After freshman center — a.k.a former Spartan Alyssa DeHaan’s replacement — Madison Williams went down with a torn anterior cruciate ligament, would anyone have believed me if I said MSU women’s basketball head coach Suzy Merchant would be able to reshape her offense and turn the No. 11 Spartans into a Big Ten championship-caliber team?
You would be lying if you said yes, and even I would have been second guessing myself.
This team was check marked as “doomed” when Williams got hurt. The 6-foot-7 center hadn’t even stepped foot on the court yet, but since Merchant’s previous teams had revolved around DeHaan’s presence, no one believed the Spartans could contend.
I mean, come on, Merchant had just two weeks before the season started to reshape her team’s identity completely. Even for men’s basketball head coach Tom Izzo, it’s absurd to believe that would be feasible.
With just one center on the roster who had no in-game experience, the season was shaping out to be a complete failure.
However, Merchant might have seen her first glimmer of hope when the 6-foot-1, junior forward Lykendra Johnson immediately asked to take over the role of the center. That move right there, when Johnson confronted her coach instead of vice versa, became the first of many moves that would define what is now a Big Ten championship team and a team contending to be called the best in MSU history.
No MSU team has ever clinched the Big Ten title outright and only two other times (1997 and 2005) have the Spartans even taken a share of the title.
Now, a team depleted and pegged as finished prior to the season has a realistic chance to be the only team atop the Big Ten standings after the final games have been played.
It all goes back to the senior leaders on this team. Seniors Kalisha Keane, Brittney Thomas and Cetera Washington sparked the life back into this team. They were committed to not letting their senior season go down as a disappointment.
At the beginning of the season Thomas stressed the class of 2011 would establish a new identity that involved hustling up and down the court, fighting for every loose ball and at the end of the game — win or lose — she wanted the opposing team to say, “Wow, I don’t want to play MSU again.”
I’d say mission accomplished.
Thomas, along with Keane and Washington, fully embraced Merchant’s style of becoming defense-first type of players and they have reaped the benefits. A 24-3 record and a chance to be outright champions by grabbing one more win at home.
Fittingly, the game will be the seniors’ last in front of their home crowd and will be played against Ohio State, who until this season had won the title five consecutive times.
On top of that the Buckeyes have been the Spartans nemesis since Merchant’s tenure began, always finishing one step ahead of MSU.

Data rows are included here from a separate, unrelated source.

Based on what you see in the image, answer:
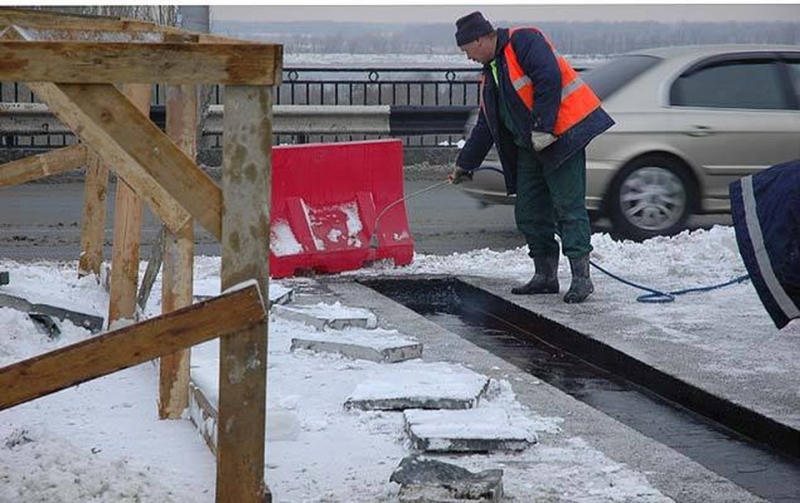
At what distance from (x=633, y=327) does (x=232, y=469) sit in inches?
148

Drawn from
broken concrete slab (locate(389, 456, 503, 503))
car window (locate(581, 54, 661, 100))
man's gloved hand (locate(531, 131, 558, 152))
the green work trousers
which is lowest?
broken concrete slab (locate(389, 456, 503, 503))

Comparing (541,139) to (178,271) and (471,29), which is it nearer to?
(471,29)

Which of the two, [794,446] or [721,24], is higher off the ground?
[721,24]

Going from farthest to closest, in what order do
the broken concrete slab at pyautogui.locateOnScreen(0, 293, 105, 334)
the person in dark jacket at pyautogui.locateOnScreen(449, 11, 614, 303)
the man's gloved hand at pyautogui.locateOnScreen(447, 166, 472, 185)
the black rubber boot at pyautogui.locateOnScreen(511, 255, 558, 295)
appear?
1. the man's gloved hand at pyautogui.locateOnScreen(447, 166, 472, 185)
2. the black rubber boot at pyautogui.locateOnScreen(511, 255, 558, 295)
3. the person in dark jacket at pyautogui.locateOnScreen(449, 11, 614, 303)
4. the broken concrete slab at pyautogui.locateOnScreen(0, 293, 105, 334)

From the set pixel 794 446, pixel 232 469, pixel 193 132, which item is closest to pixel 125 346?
pixel 232 469

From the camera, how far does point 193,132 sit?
18.0 feet

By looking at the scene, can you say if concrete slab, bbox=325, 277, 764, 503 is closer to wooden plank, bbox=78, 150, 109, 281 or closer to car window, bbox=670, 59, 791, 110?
wooden plank, bbox=78, 150, 109, 281

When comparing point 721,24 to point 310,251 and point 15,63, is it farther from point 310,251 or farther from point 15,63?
point 15,63

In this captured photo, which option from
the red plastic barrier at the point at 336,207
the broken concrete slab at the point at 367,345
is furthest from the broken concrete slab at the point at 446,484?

In a season where the women’s team managed to sell out Breslin Center for the first time, a game against 17-9 Ohio State likely will serve as the biggest and most memorable.
It’s been a season of firsts for the women’s basketball program. They still have a long road to go, especially since the 2005 team were the runners-up to a NCAA championship.
But with just one more win these Spartans can do something that even that team couldn’t, and we truly can begin arguing that a team which reworked its entire scheme in 14 days might be the best MSU has seen.
For the seniors, they’ll be happy just playing the “new” Spartan basketball against the Buckeyes. And win or lose, if they can make Ohio State beg for the buzzer and sprint for the busses when it’s over, it’s another mission accomplished.